Maybe it’s because the issue arrived in October—a resplendent month in the Midwest where I live, days full of color and crispness alternating with days that mark the beginning of wet rot—and poem after poem spoke to me of transition and change. We move from Santos’ morning reflections in “The Beginning of Autumn” to Seiler’s observations of “An Evening in Omaha.” In both we recognize a time of transition when light disrupts or gives way to darkness, more than a time of day, but an opportunity to notice “How close the world feels/ at this hour: / you could almost touch it.” In Celtic spirituality, those times when this world and the next feel barely separated are called the thin places. The time I spent in Mr. Seiler’s Omaha danced with the in-between heat of lovers, a thin place if I’ve ever known one.
I wasn’t “tired from teaching and a little drunk” when I read Jane Kenyon’s “Frost Flowers,” but my soul quieted to read: “You were cruel to him: it is a bitter thing. / The air is damp and cold, / and by now you are a little hungry…” Certainly I have felt the remorse of a harsh word spoken, the lingering feeling of regret drifting into the night, overcome only by the primal need to eat. And so it was that I closed the issue, sated once more with short-line stories that made the world change before my eyes.

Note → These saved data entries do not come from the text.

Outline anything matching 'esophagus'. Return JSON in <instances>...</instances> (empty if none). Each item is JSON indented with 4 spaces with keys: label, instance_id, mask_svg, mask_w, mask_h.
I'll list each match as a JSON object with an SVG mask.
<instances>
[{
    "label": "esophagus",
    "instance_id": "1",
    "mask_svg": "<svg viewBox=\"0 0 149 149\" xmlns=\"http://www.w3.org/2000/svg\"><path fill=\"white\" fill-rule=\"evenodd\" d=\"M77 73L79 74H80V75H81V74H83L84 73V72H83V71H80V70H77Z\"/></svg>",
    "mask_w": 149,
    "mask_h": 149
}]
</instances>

Jenn Moland-Kovash serves as a Lutheran pastor in the Chicago area. She has an English degree from Minnesota State University, Moorhead, and a M. Div. from the Lutheran School of Theology at Chicago. Besides the pulpit and church newsletter, her writing has appeared in Currents in Theology and Mission, Homily Service, and on Fidelia’s Sisters, an online publication of the Young Clergy Women Project. She and her writing group will be panelists at the 2012 Festival of Faith and Writing.